Radionuclide Ionization in Protoplanetary Disks: Calculations of Decay Product Radiative Transfer

TL;DR

This paper derives simple analytic solutions for ionization rates from short-lived radionuclide decay in protoplanetary disks, accounting for radiative transfer and disk properties, highlighting the significance of SLRs compared to cosmic rays.

Contribution

It introduces analytic models for SLR-induced ionization in disks, including radiative transfer effects and simple expressions for different disk geometries.

Findings

SLR ionization rates are typically (1-10)×10^{-19} s^{-1}.

Ionization rates depend on disk surface density and evolve over time.

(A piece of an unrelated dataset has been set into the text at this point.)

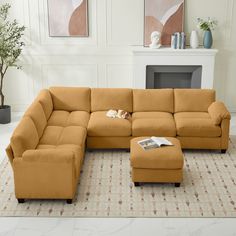 a living room with a sectional couch and footstool in front of a fireplace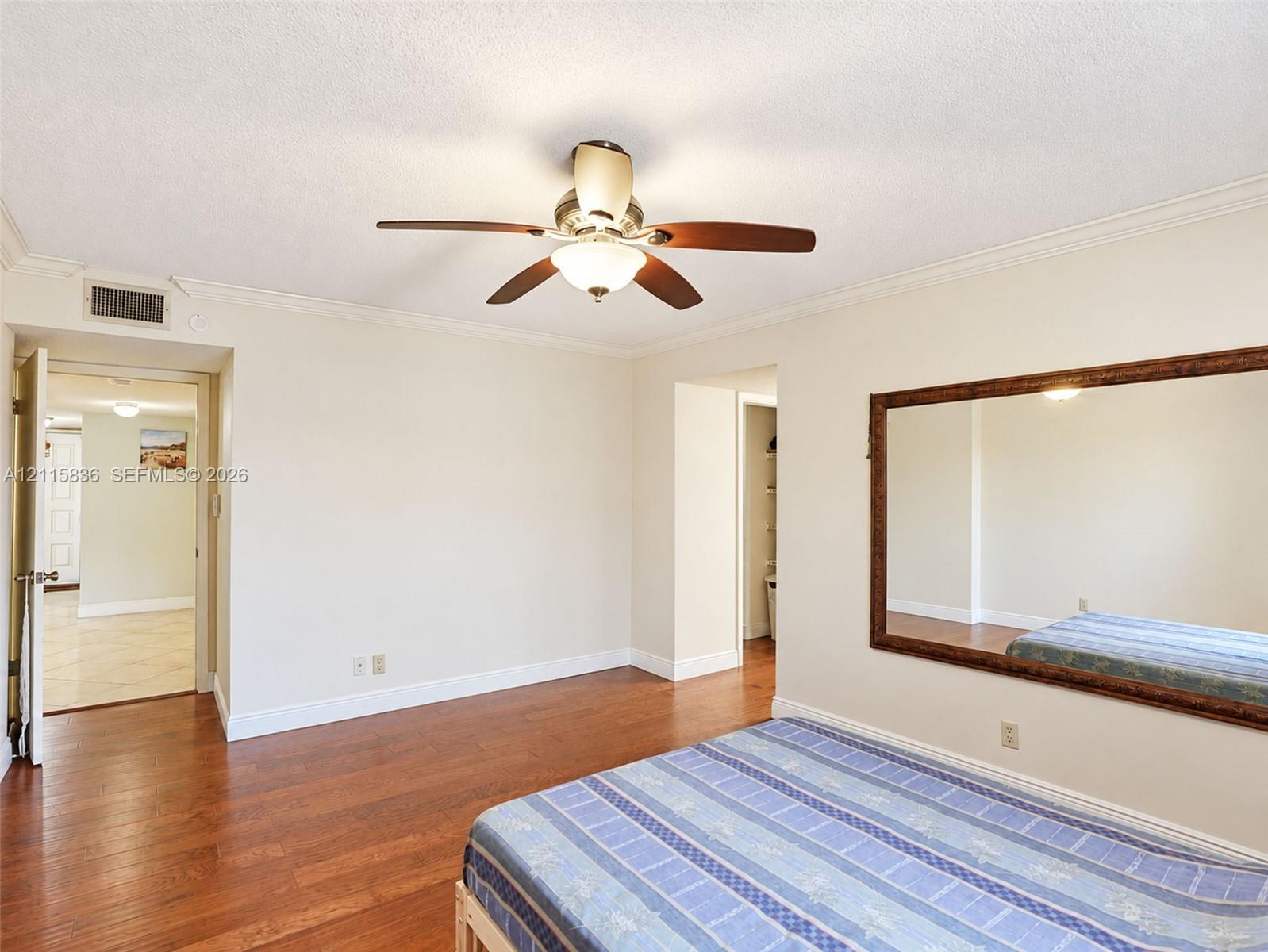 Wood-finish flooring, ceiling fan with integrated lighting, and wall-mounted oversized mirror with a decorative frame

Radiative transfer effects become significant at large disk radii.

Abstract

We present simple analytic solutions for the ionization rate $\zeta_{\rm{SLR}}$ arising from the decay of short-lived radionuclides (SLRs) within protoplanetary disks. We solve the radiative transfer problem for the decay products within the disk, and thereby allow for the loss of radiation at low disk surface densities; energy loss becomes important outside $R\gtrsim30$ for typical disk masses $M_g=0.04$ M$_\odot$. Previous studies of chemistry/physics in these disks have neglected the impact of ionization by SLRs, and often consider only cosmic rays (CRs), because of the high CR-rate present in the ISM. However, recent work suggests that the flux of CRs present in the circumstellar environment could be substantially reduced by relatively modest stellar winds, resulting in severely modulated CR ionization rates, $\zeta_{\rm{CR}}$, equal to or substantially below that of SLRs ($\zeta_{\rm{SLR}}\lesssim10^{-18}$ s$^{-1}$). We compute the net ionizing particle fluxes and corresponding ionization rates as a function of position within the disk for a variety of disk models. The resulting expressions are especially simple for the case of vertically gaussian disks (frequently assumed in the literature). Finally, we provide a power-law fit to the ionization rate in the midplane as a function of gas disk surface density and time. Depending on location in the disk, the ionization rates by SLRs are typically in the range $\zeta_{\rm{SLR}}\sim(1-10)\times10^{-19}$ s$^{-1}$.